Nanogpt
cheat sheet
Artificial Intelligence is taking over our world. Here is a quick guide for CS4501 to deploy this revolutionary technology and create your own burning man attendee.
Created with Dalle3
PREP
You are about to train a real, fully working artificial intelligence model, and things can (and will) probably go wrong. Don’t fret, ask for help, and utilize all of the skills you learned in this class to create a true A.I. Welcome to the uprising.
TMUX:
If you are still not using a terminal multiplexer, there is no time like the present:
TABBY: (Steve’s Recc.. (GET THIS ONE IF YOU DON’T KNOW)) => https://tabby.sh/
HYPER: Terminal Multiplexer hybrid mostly for MacOS => https://hyper.is/
SCREEN: For the VIM Evangelists that love pain => https://www.gnu.org/software/screen/
FTG:
File Transfer Guides for when we inevitably forget the command
Secure Content Protocol (SCP): GeeksForGeeks.org
Secure File Transfer Protocol (SFTP): GeeksForGeeks.org
Acquire
GPU
Enabled Machine
First, we need to get access to a GPU-Enabled Machine using the CS dept. resources. This is the recommended way of completing this assignment.

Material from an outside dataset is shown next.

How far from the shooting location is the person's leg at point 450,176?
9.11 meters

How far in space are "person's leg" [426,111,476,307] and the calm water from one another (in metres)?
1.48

If you are feeling extra saucy, or want to use this on a personal device (because its fun-as-heck) you can attempt this with your OWN GPU DESKTOP. However, we do not officially support it and cannot guarantee results.
If you have a Windows 11 or Linux desktop with an NVIDIA GPU (sorry AMD) and want to attempt installing the proper drivers, talk to Steve, but note that this is considered unsupported and outside the scope of this project.
SSH into the cs portal
Fun Fact: The CS Dept. maintains multiple portals, so if one of them seems to be slow, try ssh-ing into a different numbered portal.
SSH into A GPU Enabled Machine
Choose from the below machines and ssh into one using the following command:
ssh <userid>@gpusrv<XX>.cs.virginia.edu
ssh <userid>@portal.cs.virginia.edu
CONFIG
Conda
Anaconda, or as most people know it Conda, is a python package manager that creates a virtual environment container. Why would you want that? Because when something goes Kah-poot you only have to nuke your environment instead of your entire OS.
Activate the CONDA Module
The CS servers are not sudo enabled, so the only way to install packages outside of the conda environment is by using modules. To load/install conda on your gpu-server use the following command:
module load anaconda3
You may need to log out of portal and relog back in. If you completed this step right, you should see a new (base) at the front of your terminal/command prompt session. This indicates that Conda has been initialized to its default environment. You can see the avilable modules using the command:
module list
If conda is still not appearing, you may need to run the conda init command:
conda init
Install
NAnoGPT
For installing NanoGPT, all instructions were taken directly from the github readme: https://github.com/karpathy/nanoGPT. This guide will help you startup and get the basic example running. You will have to feed the model your own data and continue training the model after this guide finishes.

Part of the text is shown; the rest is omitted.